No pictures belong in the copy. Retype exactly, and only, the stretch of lines below from the one with "2023 Ram 2500 - Preview 11" through the one with "弹簧<a href='http://m.ghjaqe.cn' target='_blank'><u>减震器</u></a>简介".

Start of DATA FOR THIS TASK

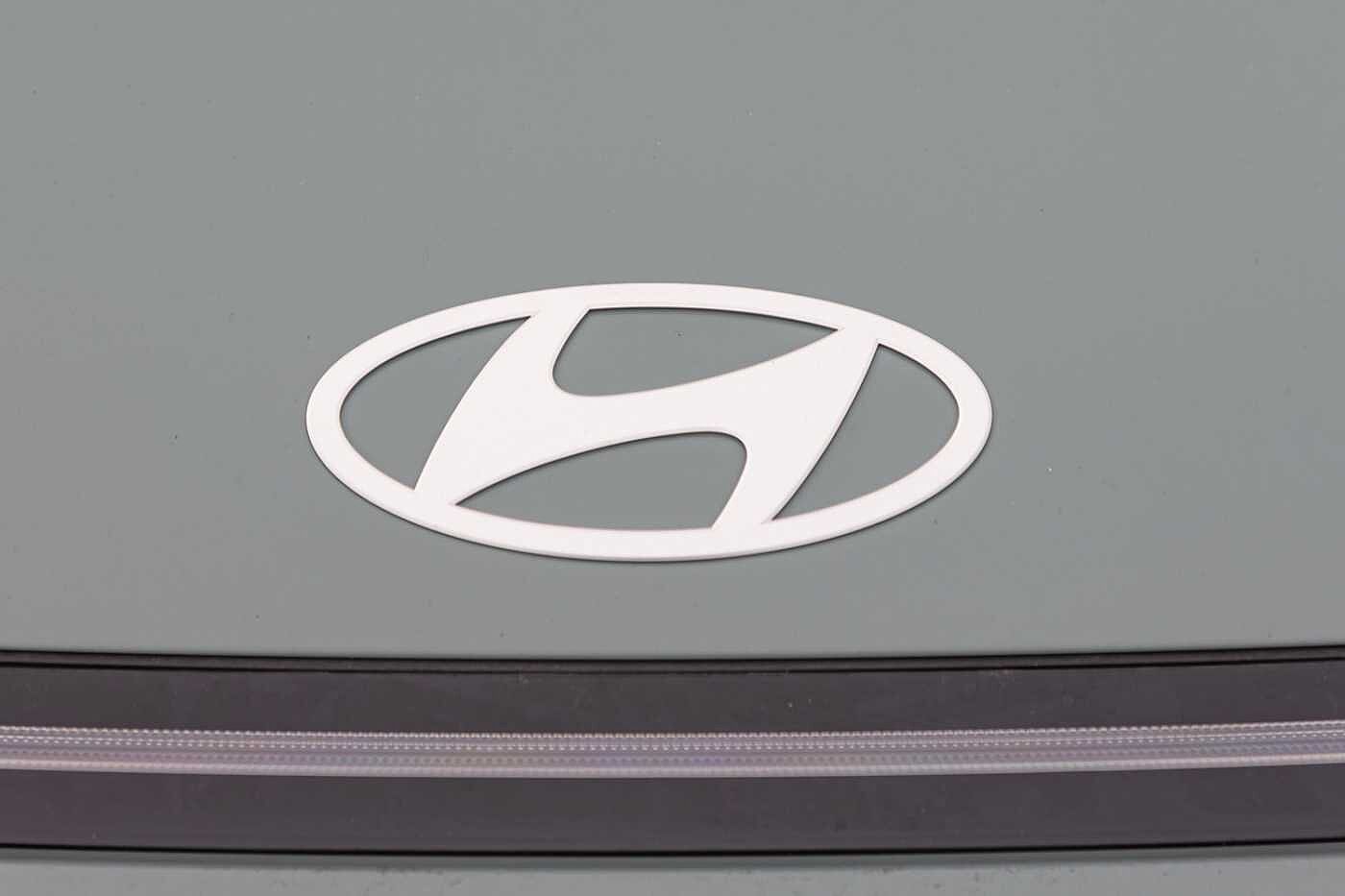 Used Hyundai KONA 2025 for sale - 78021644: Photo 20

End of DATA FOR THIS TASK
Start of DATA FOR THIS TASK

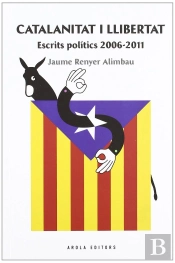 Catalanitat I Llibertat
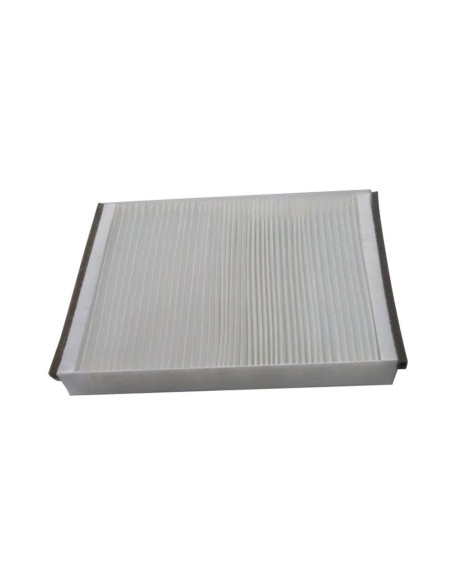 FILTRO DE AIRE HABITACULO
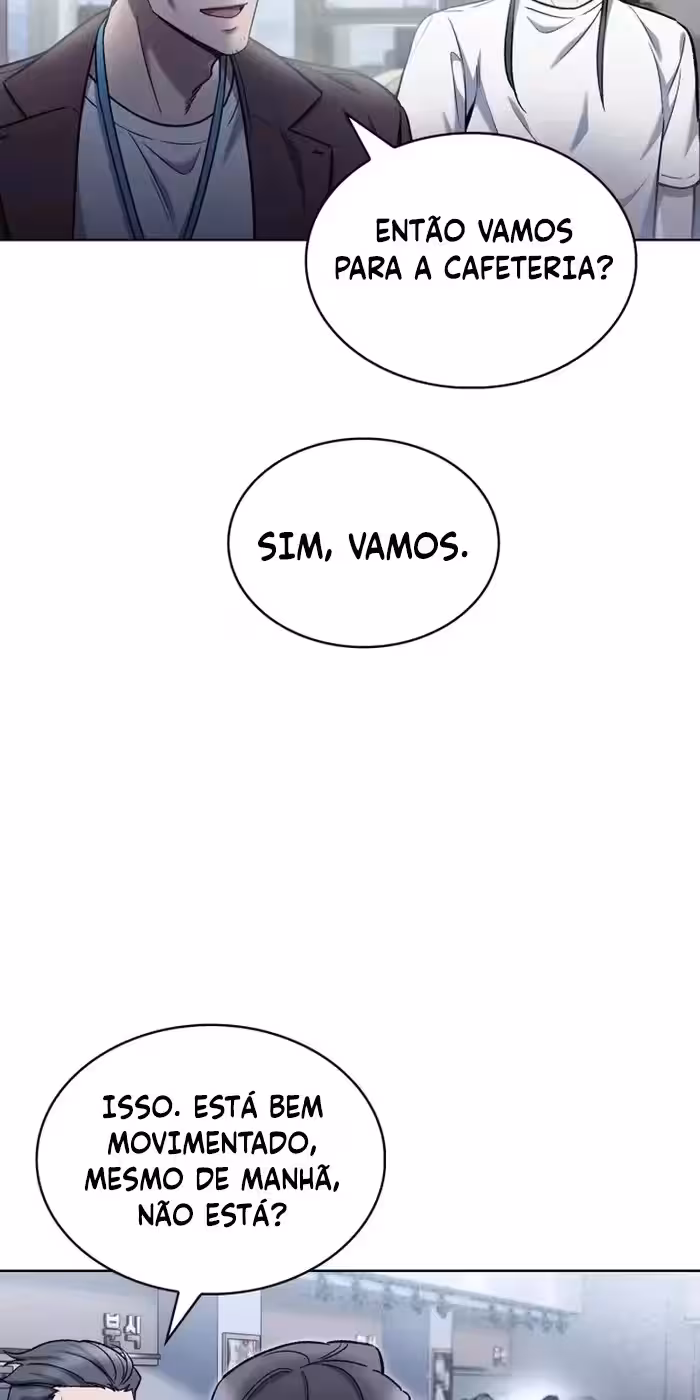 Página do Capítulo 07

End of DATA FOR THIS TASK
Start of DATA FOR THIS TASK

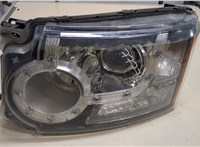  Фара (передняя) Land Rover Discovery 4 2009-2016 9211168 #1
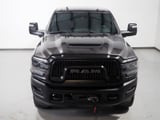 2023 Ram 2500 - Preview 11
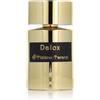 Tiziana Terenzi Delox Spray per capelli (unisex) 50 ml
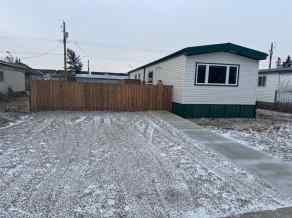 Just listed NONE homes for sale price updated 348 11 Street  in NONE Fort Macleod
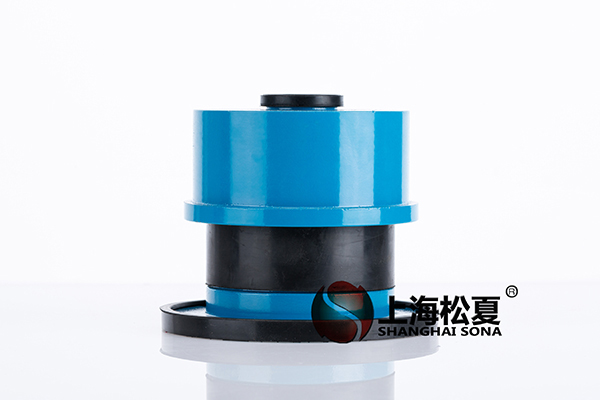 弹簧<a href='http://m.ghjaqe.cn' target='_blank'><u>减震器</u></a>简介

End of DATA FOR THIS TASK

▸ **FINAL ANSWER**:
 2023 Ram 2500 - Preview 11
 Tiziana Terenzi Delox Spray per capelli (unisex) 50 ml
 Just listed NONE homes for sale price updated 348 11 Street  in NONE Fort Macleod
 弹簧<a href='http://m.ghjaqe.cn' target='_blank'><u>减震器</u></a>简介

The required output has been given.